The threat of climate change is very real in the Marshall Islands, wrote president Christopher Loeak in The New York Times on Wednesday. The republic is a string of more than 1,000 small islands southwest of Hawaii, with a population of 52,555. Some land is what’s known as atolls — narrow, ring-shaped strips of low-lying land that encircle lagoons. The entire nation sits about seven feet above sea level.
“We are increasingly panicked by recent scientific reports suggesting that the world is currently heading for a three- to six-foot rise in sea levels by the end of the century,” Loeak said. ‘“If such predictions are accurate, my country will be lost forever.”
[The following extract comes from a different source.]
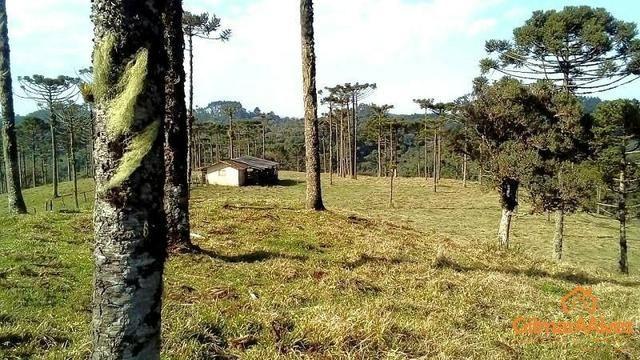 Fazenda para Venda, São Bento do Sul / SC, bairro Sertãozinho - Foto 10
Earlier this month, the Marshall Islands, along with 15 other states party to the Pacific Islands Forum, signed a declaration to combat the effects of emissions on planetary warming. Forum members range from small states like Fiji and Tuvalu to large nations like Australia and New Zealand. The Marshall Islands aims to cut its greenhouse-gas emissions in half before 2030 and become carbon neutral before 2050. “The message to the bigger countries is this: If we can do it, so can you,” the president said.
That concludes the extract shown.